THE TASKS:
a – Output the passage of the Queensland coal royalty text that begins at the words "Queensland Treasurer Cameron" and stops after the words "effective on July 1.", copied word for word.
b – Which royalty rates does the Queensland coal royalty text set out, and above what coal price does each one apply?
c – Can you resume the Queensland coal royalty text after its last sentence and write what comes next?

GIVEN TEXT:
********************
Queensland Treasurer Cameron Dick earlier this week ended a decade-long royalty freeze, imposing a progressive royalty tier system.

For coal prices trading above A$175/t, a royalty rate of 20% would apply, while coal trading at prices above A$225/t would be subject to a 30% royalty. A 40% royalty would be placed on coal tonnages trading above A$300/t.

The new royalty rates would become effective on July 1.

QRC CEO Ian Macfarlane said independent market analysts had found that coal prices were unlikely to fall as quickly as the figures quoted by Dick.

“If prices remain steady, the new royalty tax rates mean coal producers will pay a total of almost A$15-billion in royalties to the Queensland government in 2022/23 – this is double what they paid in the 2021/22 financial year on the same value of coal produced,” he said.

“No-one would expect to pay double the rate of income tax they paid last year, and the same goes for resources operators.”
********************
DATASET ROWS:
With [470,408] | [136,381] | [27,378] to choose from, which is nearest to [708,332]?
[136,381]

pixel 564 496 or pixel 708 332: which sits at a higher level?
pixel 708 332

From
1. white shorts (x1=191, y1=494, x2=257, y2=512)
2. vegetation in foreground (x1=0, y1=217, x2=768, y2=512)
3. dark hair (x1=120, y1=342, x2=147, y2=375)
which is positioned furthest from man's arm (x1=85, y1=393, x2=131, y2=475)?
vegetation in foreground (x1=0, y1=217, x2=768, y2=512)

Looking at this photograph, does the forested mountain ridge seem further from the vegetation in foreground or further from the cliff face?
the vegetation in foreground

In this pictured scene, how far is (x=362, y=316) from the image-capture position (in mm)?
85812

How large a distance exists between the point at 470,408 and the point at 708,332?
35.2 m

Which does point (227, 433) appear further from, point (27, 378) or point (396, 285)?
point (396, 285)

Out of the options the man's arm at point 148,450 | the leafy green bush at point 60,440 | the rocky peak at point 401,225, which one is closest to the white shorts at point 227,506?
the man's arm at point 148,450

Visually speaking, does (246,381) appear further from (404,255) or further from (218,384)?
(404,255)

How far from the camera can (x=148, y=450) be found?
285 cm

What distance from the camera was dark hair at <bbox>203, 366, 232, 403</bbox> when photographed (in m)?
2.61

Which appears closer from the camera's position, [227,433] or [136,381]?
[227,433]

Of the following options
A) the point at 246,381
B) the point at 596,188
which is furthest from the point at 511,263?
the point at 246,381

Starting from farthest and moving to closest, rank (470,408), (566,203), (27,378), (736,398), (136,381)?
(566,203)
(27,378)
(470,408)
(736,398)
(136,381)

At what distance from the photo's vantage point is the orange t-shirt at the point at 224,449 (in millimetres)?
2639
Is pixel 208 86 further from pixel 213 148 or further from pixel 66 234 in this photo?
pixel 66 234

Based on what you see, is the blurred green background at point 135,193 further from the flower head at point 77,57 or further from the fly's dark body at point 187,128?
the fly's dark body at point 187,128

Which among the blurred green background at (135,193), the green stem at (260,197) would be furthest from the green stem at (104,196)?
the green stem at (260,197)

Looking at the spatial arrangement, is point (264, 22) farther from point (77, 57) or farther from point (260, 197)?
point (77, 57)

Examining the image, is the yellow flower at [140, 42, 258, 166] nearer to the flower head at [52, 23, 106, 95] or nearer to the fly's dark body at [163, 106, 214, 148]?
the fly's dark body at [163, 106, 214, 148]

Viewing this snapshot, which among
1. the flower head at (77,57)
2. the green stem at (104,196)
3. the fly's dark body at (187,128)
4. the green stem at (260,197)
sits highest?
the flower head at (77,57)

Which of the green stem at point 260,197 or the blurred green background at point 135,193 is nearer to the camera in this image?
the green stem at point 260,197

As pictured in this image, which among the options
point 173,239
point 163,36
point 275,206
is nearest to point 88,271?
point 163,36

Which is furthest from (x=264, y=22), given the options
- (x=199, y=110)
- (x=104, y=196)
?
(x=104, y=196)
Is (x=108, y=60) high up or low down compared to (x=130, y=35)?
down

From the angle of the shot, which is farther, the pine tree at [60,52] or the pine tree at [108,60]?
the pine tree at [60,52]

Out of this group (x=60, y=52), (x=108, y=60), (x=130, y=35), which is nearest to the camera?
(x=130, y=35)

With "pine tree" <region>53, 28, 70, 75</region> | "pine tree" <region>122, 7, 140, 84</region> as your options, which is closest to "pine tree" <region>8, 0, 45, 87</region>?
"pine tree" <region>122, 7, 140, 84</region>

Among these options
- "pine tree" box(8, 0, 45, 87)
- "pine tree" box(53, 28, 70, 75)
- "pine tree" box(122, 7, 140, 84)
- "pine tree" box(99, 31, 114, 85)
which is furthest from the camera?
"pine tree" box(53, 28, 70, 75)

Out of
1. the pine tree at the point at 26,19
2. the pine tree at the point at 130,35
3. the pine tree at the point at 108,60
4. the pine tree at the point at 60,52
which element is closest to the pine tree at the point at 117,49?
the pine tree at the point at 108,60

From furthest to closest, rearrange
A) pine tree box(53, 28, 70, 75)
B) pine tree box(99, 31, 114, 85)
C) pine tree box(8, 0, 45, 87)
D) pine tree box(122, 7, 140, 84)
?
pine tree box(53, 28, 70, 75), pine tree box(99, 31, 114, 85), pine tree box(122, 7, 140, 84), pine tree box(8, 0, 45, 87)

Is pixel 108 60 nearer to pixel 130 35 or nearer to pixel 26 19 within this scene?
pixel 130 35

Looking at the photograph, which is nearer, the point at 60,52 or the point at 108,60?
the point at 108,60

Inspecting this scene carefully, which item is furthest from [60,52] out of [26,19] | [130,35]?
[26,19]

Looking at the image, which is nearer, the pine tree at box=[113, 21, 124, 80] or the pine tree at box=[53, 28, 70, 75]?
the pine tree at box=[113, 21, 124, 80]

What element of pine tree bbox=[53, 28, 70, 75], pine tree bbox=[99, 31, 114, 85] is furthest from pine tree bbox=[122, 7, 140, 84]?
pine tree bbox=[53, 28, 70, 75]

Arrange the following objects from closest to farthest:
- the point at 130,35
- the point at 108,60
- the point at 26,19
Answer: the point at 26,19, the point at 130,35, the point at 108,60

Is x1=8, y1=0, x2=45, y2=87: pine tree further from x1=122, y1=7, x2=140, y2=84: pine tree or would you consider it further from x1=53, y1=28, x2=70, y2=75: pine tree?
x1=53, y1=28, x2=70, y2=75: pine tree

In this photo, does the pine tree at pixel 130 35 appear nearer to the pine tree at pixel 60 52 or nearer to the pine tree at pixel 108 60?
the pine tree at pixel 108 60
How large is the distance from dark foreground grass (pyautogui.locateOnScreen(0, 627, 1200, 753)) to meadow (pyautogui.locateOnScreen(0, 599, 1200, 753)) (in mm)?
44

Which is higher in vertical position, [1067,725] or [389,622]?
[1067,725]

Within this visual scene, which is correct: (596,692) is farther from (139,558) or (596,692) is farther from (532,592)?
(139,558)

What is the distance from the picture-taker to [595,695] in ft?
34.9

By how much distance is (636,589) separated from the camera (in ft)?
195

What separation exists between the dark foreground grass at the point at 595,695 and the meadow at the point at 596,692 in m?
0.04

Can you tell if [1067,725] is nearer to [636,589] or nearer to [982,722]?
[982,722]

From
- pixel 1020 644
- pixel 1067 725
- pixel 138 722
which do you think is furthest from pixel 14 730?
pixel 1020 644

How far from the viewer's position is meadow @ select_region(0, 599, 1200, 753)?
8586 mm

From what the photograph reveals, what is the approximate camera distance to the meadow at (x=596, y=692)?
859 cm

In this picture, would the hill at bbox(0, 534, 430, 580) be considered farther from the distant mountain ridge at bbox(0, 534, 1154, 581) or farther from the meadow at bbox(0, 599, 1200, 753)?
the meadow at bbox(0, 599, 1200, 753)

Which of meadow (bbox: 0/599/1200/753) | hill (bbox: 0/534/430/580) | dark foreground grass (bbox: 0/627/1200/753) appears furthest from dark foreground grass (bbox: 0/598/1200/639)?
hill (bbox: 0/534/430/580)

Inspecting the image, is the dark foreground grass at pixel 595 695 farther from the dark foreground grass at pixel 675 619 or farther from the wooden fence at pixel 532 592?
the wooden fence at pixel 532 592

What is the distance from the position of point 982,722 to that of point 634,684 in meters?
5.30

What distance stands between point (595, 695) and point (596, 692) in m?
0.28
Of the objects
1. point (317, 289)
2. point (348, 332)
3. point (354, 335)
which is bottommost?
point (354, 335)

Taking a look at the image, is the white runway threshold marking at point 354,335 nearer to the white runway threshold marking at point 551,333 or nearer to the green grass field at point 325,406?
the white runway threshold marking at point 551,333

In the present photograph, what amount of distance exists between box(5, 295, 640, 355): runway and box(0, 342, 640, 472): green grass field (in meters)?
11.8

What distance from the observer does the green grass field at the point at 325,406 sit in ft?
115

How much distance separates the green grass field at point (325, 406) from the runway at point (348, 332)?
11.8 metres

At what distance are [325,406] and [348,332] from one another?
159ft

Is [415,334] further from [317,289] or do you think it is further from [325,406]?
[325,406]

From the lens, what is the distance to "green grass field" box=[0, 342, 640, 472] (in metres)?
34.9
********************
RESULTS FOR THE EXERCISE:
a –
Queensland Treasurer Cameron Dick earlier this week ended a decade-long royalty freeze, imposing a progressive royalty tier system.

For coal prices trading above A$175/t, a royalty rate of 20% would apply, while coal trading at prices above A$225/t would be subject to a 30% royalty. A 40% royalty would be placed on coal tonnages trading above A$300/t.

The new royalty rates would become effective on July 1.

b –
- 20% for coal trading above A$175/t
- 30% for coal trading above A$225/t
- 40% for coal tonnages trading above A$300/t

c –
Macfarlane said that under the previous royalty rates, as commodity prices rose, so too did the value of royalty taxes collected by the state government, giving Queenslanders a fair share of the increased value of resources.

“The total state royalty taxes paid by resources operators to the government this financial year is three times higher than last year, an extra A$6-billion," he said.

"That’s how the royalty system works, when commodity prices rise, we pay more. That was the basis upon which investment decisions were made, not on the basis of a new tax grab developed behind closed doors.”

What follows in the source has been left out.